I'm looking for a Perl string checksum function with the following properties:

  • Input: Unicode string of undefined length ($string)
  • Output: Unsigned integer ($hash), for which 0 <= $hash <= 2^32-1 holds (0 to 4294967295, matching the size of a 4-byte MySQL unsigned int)

Pseudo-code:

sub checksum {
    my $string = shift;
    my $hash;
    ... checksum logic goes here ...
    die unless ($hash >= 0);
    die unless ($hash <= 4_294_967_295);
    return $hash;
}

Ideally the checksum function should be quick to run and should generate values somewhat uniformly in the target space (0 .. 2^32-1) to avoid collisions. In this application random collisions are totally non-fatal, but obviously I want to avoid them to the extent that it is possible.

Given these requirements, what is the best way to solve this?

knorv
  • 49,059
  • 74
  • 210
  • 294
  • You want to avoid collisions with all possible strings, but only have a 4 billion possible digests? Why is using an integer important? How about just using something like MD5, even if you have to store the digest as a string? – brian d foy Dec 23 '09 at 02:20
  • 1
    "You want to avoid collisions with all possible strings" - No, as stated in the question I simply "want to avoid them to the extent that it is possible". – knorv Dec 23 '09 at 11:38
  • "Why is using an integer important?" - As stated in the question the the checksum will be stored in "a 4-byte MySQL unsigned int". – knorv Dec 23 '09 at 11:39

3 Answers3

14

Any hash function will be sufficient - simply truncate it to 4-bytes and convert to a number. Good hash functions have a random distribution, and this distribution will be constant no matter where you truncate the string.
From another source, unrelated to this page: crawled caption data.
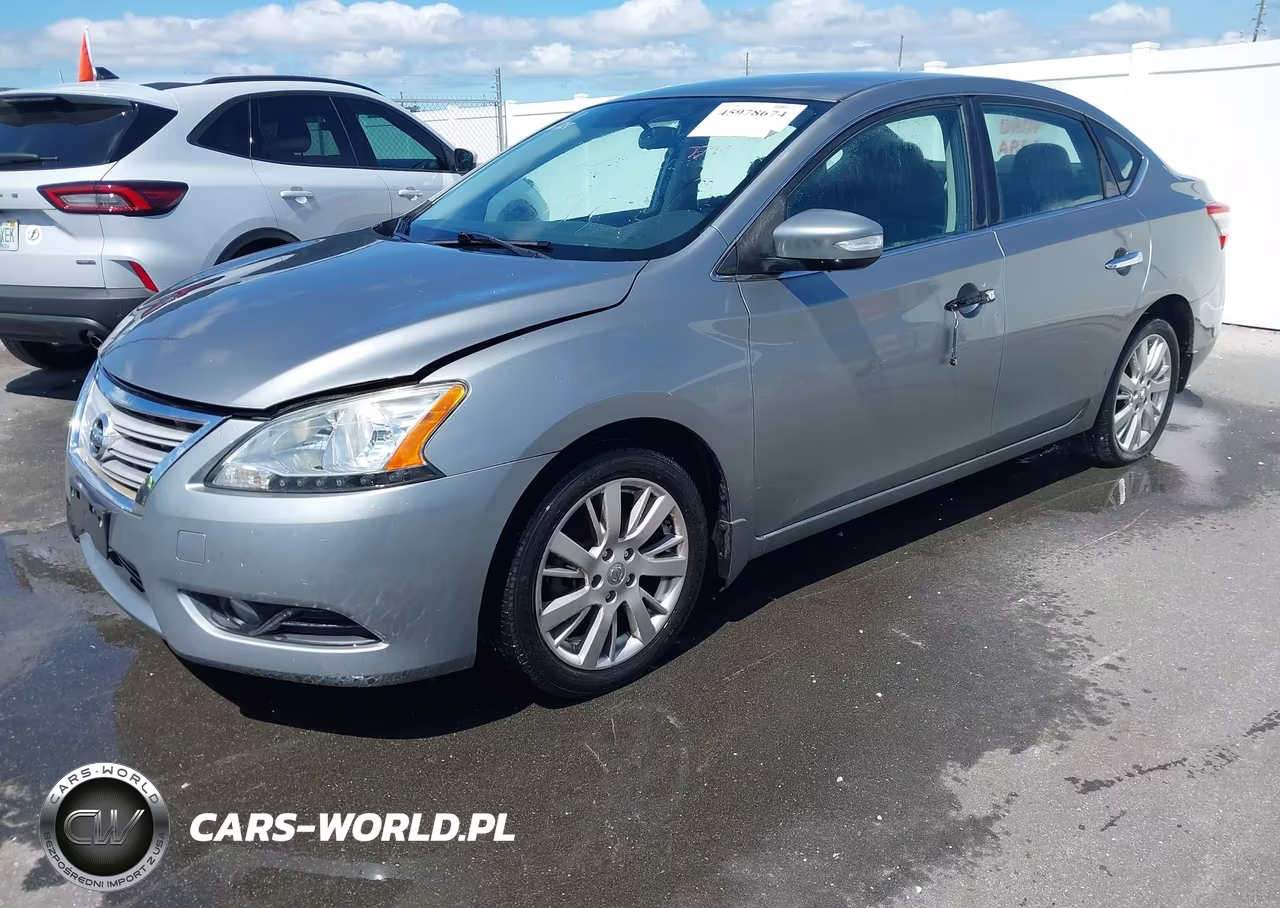 2013 Nissan Sentra Sl VIN:3N1AB7AP2DL679235 - 2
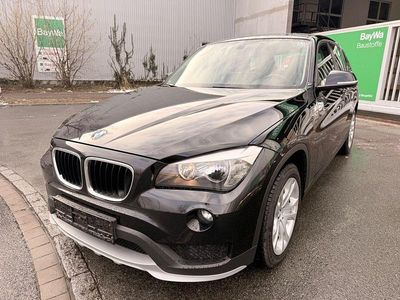 Gebraucht BMW X1 116 PS (85 kW) 2014 Schwarz SUV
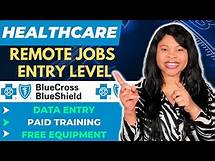 Video thumbnail for Entry Level Remote Jobs: Data Entry Jobs Work From Home With Blue Cross Blue Shield (Healthcare)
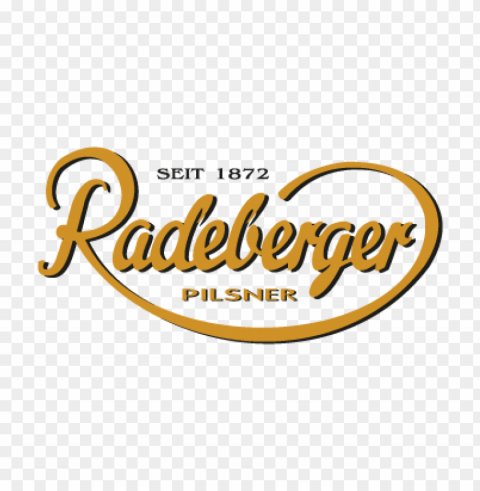 radeberger vector logo free download PNG graphics with clear alpha channel selection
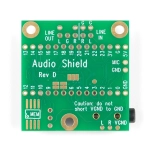 Teensy 4 Audio Shield (Rev D) — аудіоплата для Teensy 4.0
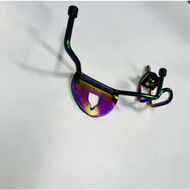 Vario Vision Stainless Steel TITAN motorcycle hanger comes with 3 convenient U-shaped hooks that can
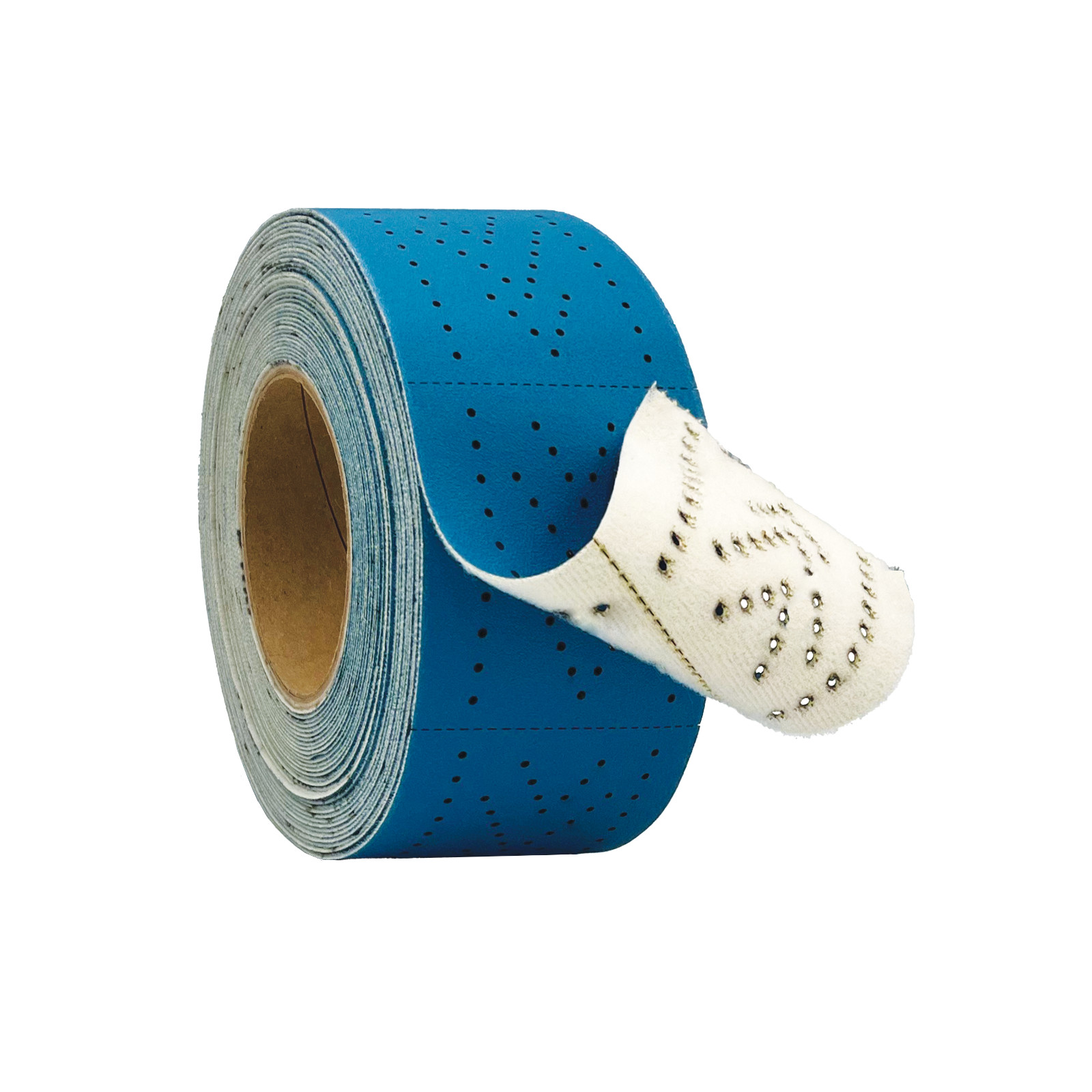 High Ground Blue Ceramic Roll w/ Holes Hook & Loop 2.75″x13yds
I suggest Digest::MD5 because it is the fastest hash implementation that comes with Perl as standard. String::CRC, as Pim mentions, is also implemented in C and should be faster.

Here's how to calculate the hash and convert it to an integer:

use Digest::MD5 qw(md5);
my $str = substr( md5("String-to-hash"), 0, 4 );
print unpack('L', $str);  # Convert to 4-byte integer (long)
rjh
  • 49,276
  • 4
  • 56
  • 63
  • 4
    B::hash also comes with core perl, uses the internal core hash function, is faster than MD5 and returns an hexified 32-bit integer. But not as secure as MD5. – rurban Apr 08 '15 at 08:00
5

From perldoc -f unpack:

        For example, the following computes the same number as the
        System V sum program:

            $checksum = do {
                local $/;  # slurp!
                unpack("%32W*",<>) % 65535;
            };
Randal Schwartz
  • 39,428
  • 4
  • 43
  • 70
  • This 32bit sums of all bits is a very bad hash value for random distributions. Any hash function is better, even the most simple ones. – rurban Apr 08 '15 at 08:04
  • Sure, but that's the same problem that the System V `sum` program has. See the paragraph. Or are you arguing that `sum` is arguably broken? In that case, it's not about Perl. – Randal Schwartz Apr 09 '15 at 02:29
  • `sum` is about as quick as you'll get, though as noted above, it isn't terribly robust. You can improve it slightly by using the size, e.g. `$_ = <>; unpack("%32W*",$_)%65535 . length($_)`. Anything that needs to be more robust should use `Digest::MD5` or `Digest::SHA`, etc. – Adam Katz Sep 24 '15 at 18:06
4

Don't know how quick it is, but you might try String::CRC.

brian d foy
  • 129,424
  • 31
  • 207
  • 592
Pim
  • 1,049
  • 6
  • 4